Thursday, May 30, 2013

Military aircraft vol.56

Subject: Horten (Gotha) Go229
Scale: 1/48
Manufacturer: Dragon
History:The Horten H.IXRLM designation Ho 229 (often called Gotha Go 229 due to the identity of the chosen manufacturer of the aircraft) was a German prototype fighter/bomber designed by Reimar and Walter Horten and built by Gothaer Waggonfabrik late in World War II. It was the first pure flying wing powered by jet engines.
It was given the personal approval of German Luftwaffen Reichsmarschall Hermann Göring, and was the only aircraft to come close to meeting his "3×1000" performance requirements, namely to carry 1,000 kilograms (2,200 lb) of bombs a distance of 1,000 kilometres (620 mi) with a speed of 1,000 kilometres per hour (620 mph). Its ceiling was 15,000 metres (49,000 ft).
Comments: Injection molded, with photo-etched parts, water slide decals.
            This is my Horten IX from Dragon in 1/48 scale.

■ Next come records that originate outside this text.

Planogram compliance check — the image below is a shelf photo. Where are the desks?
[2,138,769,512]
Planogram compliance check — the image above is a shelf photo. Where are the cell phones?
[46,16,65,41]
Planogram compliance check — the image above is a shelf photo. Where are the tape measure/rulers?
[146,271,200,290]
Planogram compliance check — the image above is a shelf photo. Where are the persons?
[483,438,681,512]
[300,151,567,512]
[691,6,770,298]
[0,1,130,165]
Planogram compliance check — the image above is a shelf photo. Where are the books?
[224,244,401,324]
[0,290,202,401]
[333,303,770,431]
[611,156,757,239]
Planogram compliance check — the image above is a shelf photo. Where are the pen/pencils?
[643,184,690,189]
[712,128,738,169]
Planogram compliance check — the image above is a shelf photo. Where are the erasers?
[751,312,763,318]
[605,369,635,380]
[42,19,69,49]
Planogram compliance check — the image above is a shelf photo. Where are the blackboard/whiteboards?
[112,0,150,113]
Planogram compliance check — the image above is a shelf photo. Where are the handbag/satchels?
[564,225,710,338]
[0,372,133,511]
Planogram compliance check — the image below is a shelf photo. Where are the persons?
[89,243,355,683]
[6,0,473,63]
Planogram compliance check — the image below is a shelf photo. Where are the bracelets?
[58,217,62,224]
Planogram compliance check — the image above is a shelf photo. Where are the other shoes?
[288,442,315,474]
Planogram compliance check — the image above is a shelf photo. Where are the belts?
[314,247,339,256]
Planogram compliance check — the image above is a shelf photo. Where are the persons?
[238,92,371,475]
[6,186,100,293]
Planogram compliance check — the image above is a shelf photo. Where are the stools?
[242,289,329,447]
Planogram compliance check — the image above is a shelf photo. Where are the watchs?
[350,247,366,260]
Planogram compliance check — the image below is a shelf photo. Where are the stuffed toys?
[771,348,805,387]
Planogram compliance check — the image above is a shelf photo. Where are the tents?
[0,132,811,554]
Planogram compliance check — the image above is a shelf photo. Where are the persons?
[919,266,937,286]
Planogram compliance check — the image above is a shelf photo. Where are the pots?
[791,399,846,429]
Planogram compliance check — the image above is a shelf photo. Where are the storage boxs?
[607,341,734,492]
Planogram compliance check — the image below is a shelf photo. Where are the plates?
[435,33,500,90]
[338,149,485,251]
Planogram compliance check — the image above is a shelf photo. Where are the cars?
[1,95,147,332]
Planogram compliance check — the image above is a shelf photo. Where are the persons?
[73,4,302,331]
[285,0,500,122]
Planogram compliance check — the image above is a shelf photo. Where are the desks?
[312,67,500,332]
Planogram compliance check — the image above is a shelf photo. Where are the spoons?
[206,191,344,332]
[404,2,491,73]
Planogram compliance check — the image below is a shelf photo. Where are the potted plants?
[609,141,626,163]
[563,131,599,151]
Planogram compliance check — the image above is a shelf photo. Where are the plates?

I tried to build the third prototype, Ho229 V3, as it might have looked during it´s construction. The wings were left in natural wood color, still unpainted. Other parts were painted in primer and a few, specially at the main body, were painted RLM81 grun. This was common during airplane construction since parts came from different small contractors.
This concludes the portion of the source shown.